=== Section Start ===

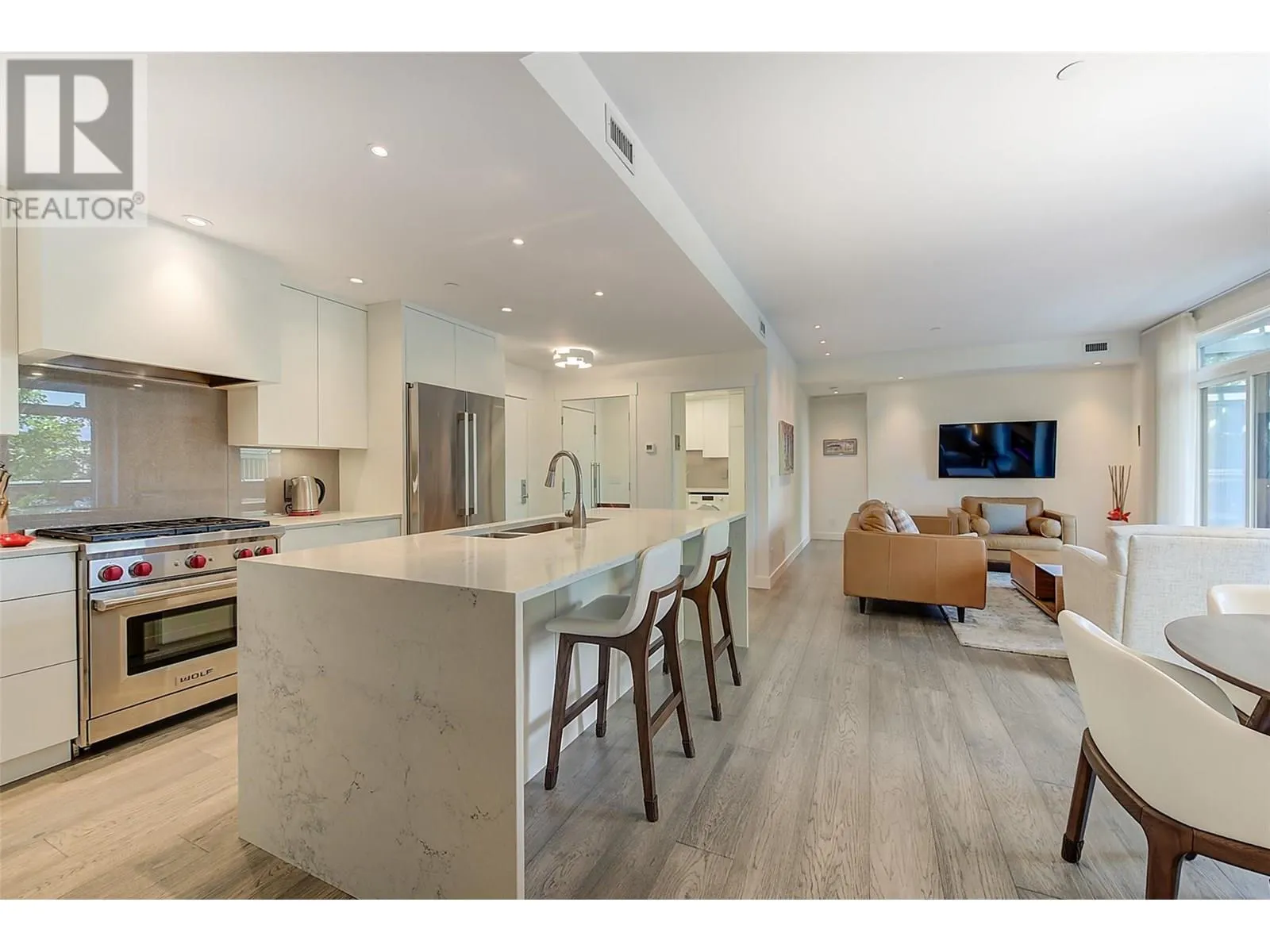 2901 Abbott Street Unit# 302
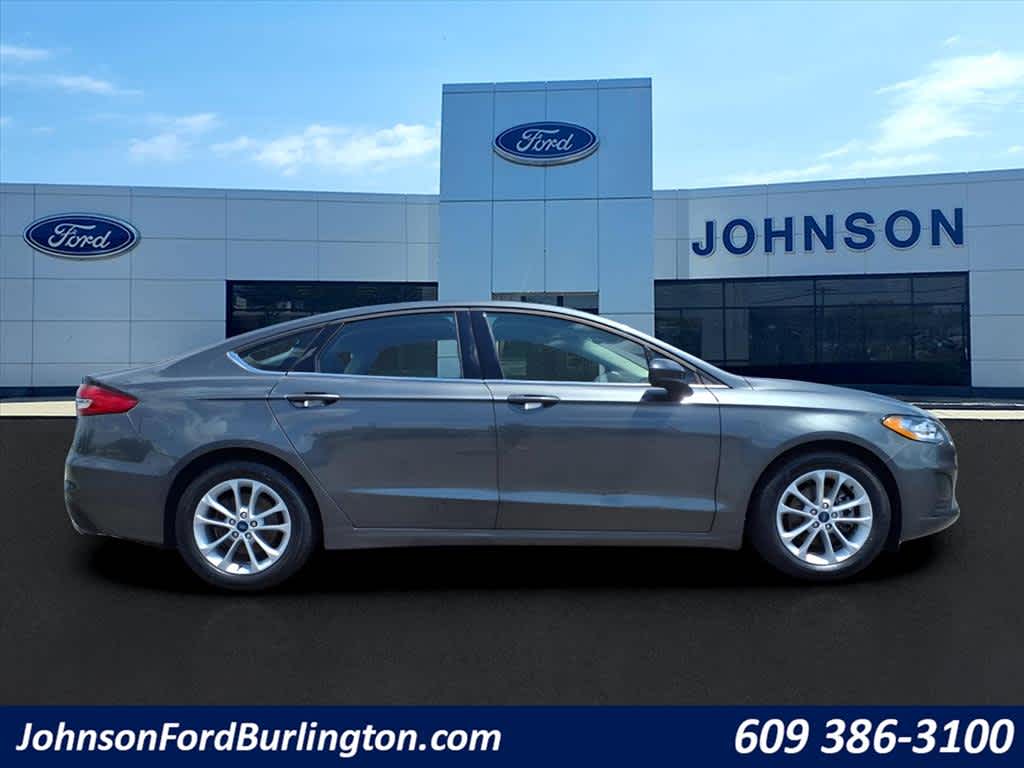 2019 Ford Fusion SE photo 2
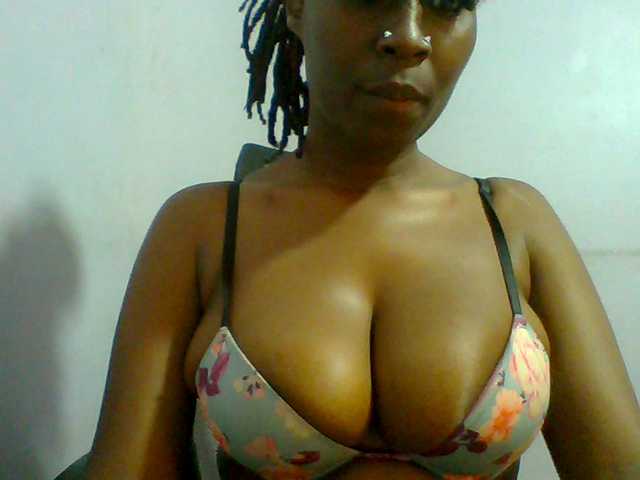 Sweet-petite live cam on BongaCams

=== Section End ===

WHAT THE EXERCISE ASKS => All of the material should be written out again exactly, apart from the pictures.

TASK SOLUTION =>
 2901 Abbott Street Unit# 302
 2019 Ford Fusion SE photo 2
 Sweet-petite live cam on BongaCams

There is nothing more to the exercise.